## Reading text:
## START

Reg 1 means the address store in register `t1` (x6), here is 0x00000020.

#### EX
In this stage, we pass immediate and the address store in register `t1` (x6) to ALU, ALU will execute add operation to calculate right memory address that we want to access value.
Here is 0x00000020 + 4 (immediate) = 0x00000024.

#### MEM
In this stage, we will access data store in memory address that ALU calculate in previous stage.

#### WB
In last stage, we will write data which we access in pervious stage back to the target register.
We can notice the below image, red line represent the target register number, and blue line represent the value that access from memory.

## Pipeline Hazard
The pipeline design might encounter three types of hazard
### 1. Structure hazards
A required resource is busy, and instruction need to wait until the resource is ready.
#### Solution
* Load/store and Instruction fetch both require memory access
Separating instruction memory and data memory or separating instruction cache and data cache.
### 2. Data hazard
An instruction depends on completion of data access by a previous instruction.
There are two scenarioes for data hazard
#### RAW(Read After Write)
There is an example of RAW, before the first instruction `add s0, t0, t1` write back data to register`x8`, the second instruction `sub t2, s0, t3` has read data from register `x8`.
In this Image, `Ripe` use forwarding to avoid data hazard.

#### Load-use
There is an example of RAW, before the first instruction `lw s0, 20(t1)` access memory and write back data to register`s0`, the second instruction `sub t2, s0, t3` has read data from register `s0`.

## END

## Stored records:

## START

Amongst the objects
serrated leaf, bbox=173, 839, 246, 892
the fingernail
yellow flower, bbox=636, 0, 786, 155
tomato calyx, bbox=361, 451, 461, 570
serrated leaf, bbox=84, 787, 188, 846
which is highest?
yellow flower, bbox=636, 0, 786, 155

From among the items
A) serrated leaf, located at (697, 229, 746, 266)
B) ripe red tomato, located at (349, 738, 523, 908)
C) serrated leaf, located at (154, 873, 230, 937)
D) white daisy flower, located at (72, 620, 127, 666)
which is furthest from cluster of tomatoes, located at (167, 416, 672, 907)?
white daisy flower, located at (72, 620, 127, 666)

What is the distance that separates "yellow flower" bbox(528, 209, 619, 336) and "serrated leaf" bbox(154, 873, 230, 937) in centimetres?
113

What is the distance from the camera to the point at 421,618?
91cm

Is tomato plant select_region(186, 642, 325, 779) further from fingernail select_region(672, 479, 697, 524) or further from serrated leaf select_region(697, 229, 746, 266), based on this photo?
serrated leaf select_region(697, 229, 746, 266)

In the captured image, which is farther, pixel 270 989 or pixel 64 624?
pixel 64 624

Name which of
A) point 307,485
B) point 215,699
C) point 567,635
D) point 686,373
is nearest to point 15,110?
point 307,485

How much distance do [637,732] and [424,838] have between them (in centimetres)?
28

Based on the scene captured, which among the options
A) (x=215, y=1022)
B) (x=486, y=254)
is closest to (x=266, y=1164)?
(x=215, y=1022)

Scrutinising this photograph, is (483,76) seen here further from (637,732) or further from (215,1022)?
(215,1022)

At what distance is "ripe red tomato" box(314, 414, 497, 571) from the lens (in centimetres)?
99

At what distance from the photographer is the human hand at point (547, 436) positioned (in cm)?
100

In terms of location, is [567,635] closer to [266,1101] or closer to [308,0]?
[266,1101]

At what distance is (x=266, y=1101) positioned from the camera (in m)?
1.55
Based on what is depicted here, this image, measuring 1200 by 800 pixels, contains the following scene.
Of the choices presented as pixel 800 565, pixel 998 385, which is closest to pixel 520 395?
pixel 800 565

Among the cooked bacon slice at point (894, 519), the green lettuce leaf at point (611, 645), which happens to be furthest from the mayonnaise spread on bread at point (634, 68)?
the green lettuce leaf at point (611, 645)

## END
## START

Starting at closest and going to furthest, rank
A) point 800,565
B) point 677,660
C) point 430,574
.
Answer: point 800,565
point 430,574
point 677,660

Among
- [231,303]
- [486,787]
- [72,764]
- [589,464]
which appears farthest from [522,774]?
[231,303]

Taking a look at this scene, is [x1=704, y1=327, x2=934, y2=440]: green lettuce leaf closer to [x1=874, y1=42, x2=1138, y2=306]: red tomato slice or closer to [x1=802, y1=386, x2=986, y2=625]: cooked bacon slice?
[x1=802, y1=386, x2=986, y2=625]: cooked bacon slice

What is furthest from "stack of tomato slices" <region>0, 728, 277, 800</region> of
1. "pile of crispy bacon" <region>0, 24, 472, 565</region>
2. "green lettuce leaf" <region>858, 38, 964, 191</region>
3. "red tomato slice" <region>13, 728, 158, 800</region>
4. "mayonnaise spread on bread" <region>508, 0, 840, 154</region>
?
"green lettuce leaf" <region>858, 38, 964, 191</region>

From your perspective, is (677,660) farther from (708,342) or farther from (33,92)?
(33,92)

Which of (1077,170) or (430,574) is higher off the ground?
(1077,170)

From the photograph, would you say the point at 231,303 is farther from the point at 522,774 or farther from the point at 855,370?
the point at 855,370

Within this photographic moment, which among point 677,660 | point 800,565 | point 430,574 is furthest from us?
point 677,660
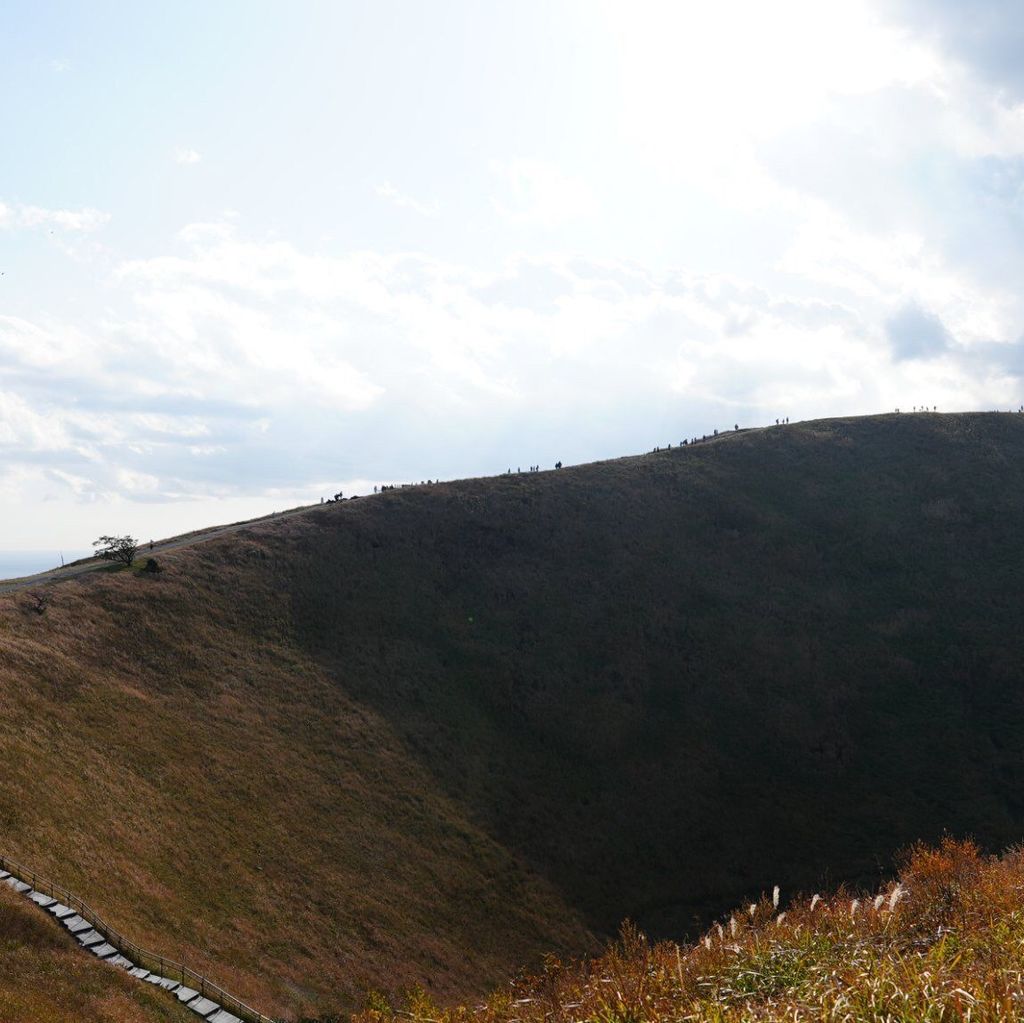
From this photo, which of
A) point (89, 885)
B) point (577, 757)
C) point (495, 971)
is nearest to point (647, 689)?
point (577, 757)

## END
## START

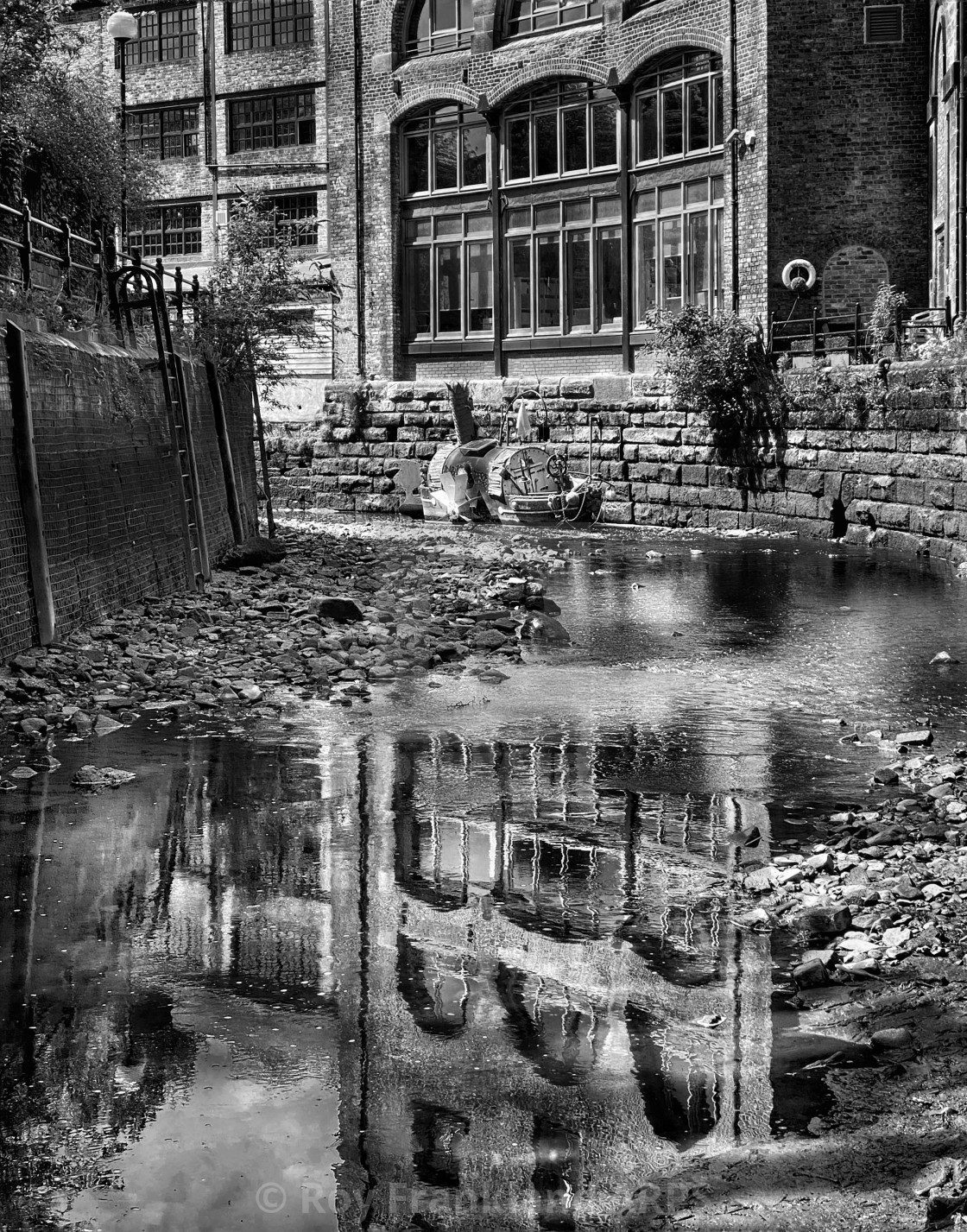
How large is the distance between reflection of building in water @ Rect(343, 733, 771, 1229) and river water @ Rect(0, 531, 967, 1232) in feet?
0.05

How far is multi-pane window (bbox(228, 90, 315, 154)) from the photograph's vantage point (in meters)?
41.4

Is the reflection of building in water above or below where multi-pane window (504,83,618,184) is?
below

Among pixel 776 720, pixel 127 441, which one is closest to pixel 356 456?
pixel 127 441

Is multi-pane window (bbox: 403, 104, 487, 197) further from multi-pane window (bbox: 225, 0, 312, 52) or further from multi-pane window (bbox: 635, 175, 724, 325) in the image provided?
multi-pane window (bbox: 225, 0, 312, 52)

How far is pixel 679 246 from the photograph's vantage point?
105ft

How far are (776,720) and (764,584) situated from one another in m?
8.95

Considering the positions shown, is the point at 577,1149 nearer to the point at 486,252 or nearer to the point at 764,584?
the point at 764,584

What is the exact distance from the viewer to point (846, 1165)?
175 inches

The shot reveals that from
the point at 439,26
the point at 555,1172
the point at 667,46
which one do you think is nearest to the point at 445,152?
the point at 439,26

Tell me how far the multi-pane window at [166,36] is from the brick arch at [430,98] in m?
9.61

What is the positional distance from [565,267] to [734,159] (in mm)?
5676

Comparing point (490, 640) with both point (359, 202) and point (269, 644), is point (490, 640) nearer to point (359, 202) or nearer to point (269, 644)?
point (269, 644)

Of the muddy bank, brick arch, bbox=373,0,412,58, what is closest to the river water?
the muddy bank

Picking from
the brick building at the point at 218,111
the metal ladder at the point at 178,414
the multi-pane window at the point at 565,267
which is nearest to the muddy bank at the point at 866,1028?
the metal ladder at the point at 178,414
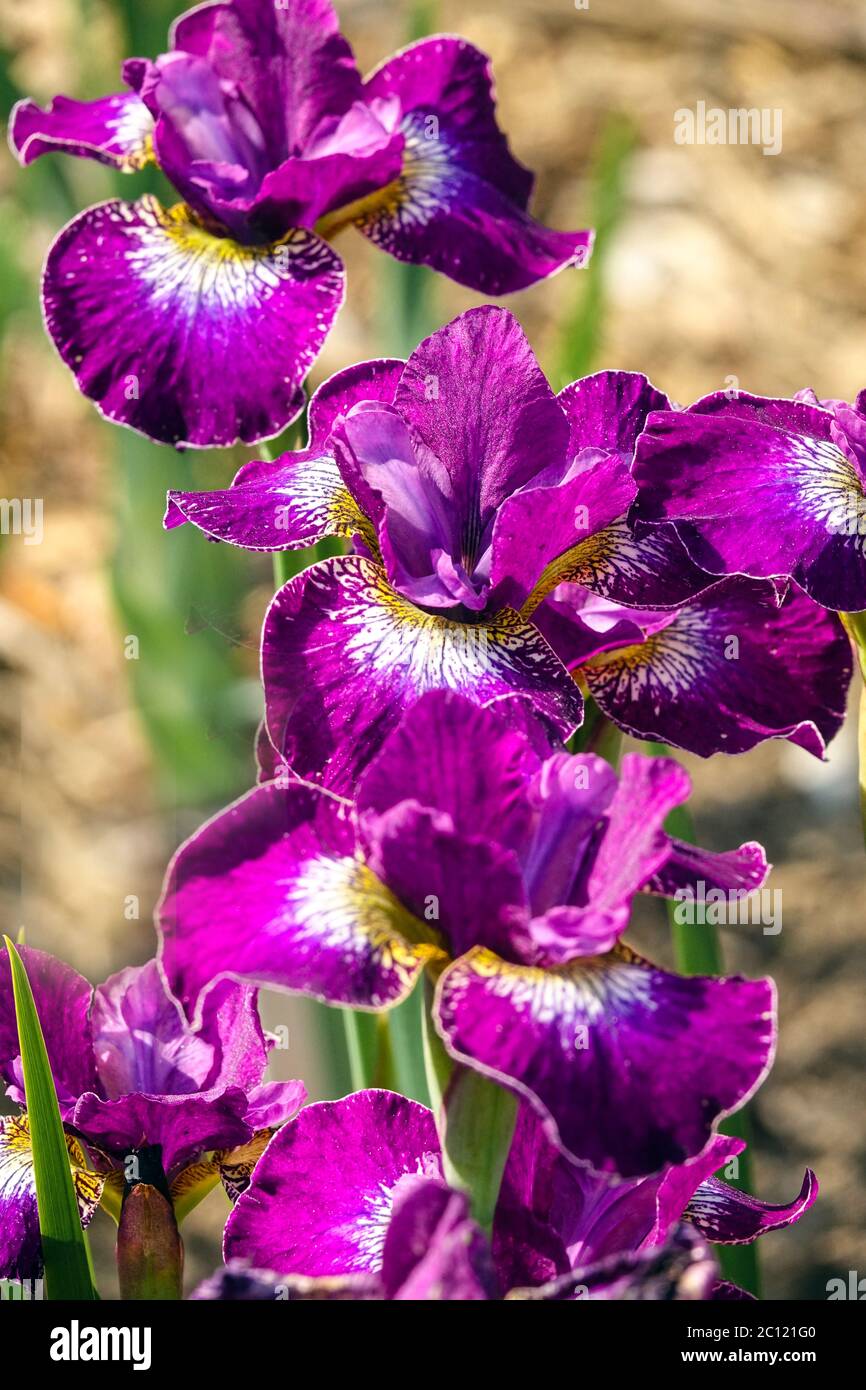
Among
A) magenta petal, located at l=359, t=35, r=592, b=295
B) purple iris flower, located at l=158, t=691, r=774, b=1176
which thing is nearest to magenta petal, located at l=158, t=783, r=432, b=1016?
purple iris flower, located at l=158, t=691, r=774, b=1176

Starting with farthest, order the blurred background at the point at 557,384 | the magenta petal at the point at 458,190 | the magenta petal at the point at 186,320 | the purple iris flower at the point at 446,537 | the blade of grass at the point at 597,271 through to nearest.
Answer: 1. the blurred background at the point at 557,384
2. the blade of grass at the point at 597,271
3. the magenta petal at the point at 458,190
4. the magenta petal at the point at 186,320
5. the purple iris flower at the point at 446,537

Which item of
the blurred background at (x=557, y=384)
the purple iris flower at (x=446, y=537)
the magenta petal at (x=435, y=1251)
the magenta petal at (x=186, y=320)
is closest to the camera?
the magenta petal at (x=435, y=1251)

## END

## Task instructions:
A. In the pipeline text, what is the solution given for structure hazards?
B. Please carry the pipeline text forward from its last sentence.
The records have nothing to do with this work.

## Task-by-task outputs:
A. Separating instruction memory and data memory, or separating instruction cache and data cache.

B.
In this Image, `Ripe` use stall and forwarding to avoid data hazard.

#### Solution
there are three solution for data hazard:
* Reodering code: reorder code to avoid use of load result in the next instruction.
* Stall: add no operation instruction to wait data write back.
* Forwarding: bypass the result to next instruction, this desgin requires extra connections in the datapath.

But, we still need a stall to avoid data hazard in load-use case.

### 3. Control hazard
Branch determines flow of control, and fetching next instruction depends on branch outcome.
#### Solution
Result of branch is known at the EX stage.
* Stall: wait until the branch determined, then fetching next instruction.
* Branch Prediction:
* Correct prediction: no stall required.
* Incorrect prediction: clean incorrect instruction and stall one cycle to wait previous instruction finish EX stage.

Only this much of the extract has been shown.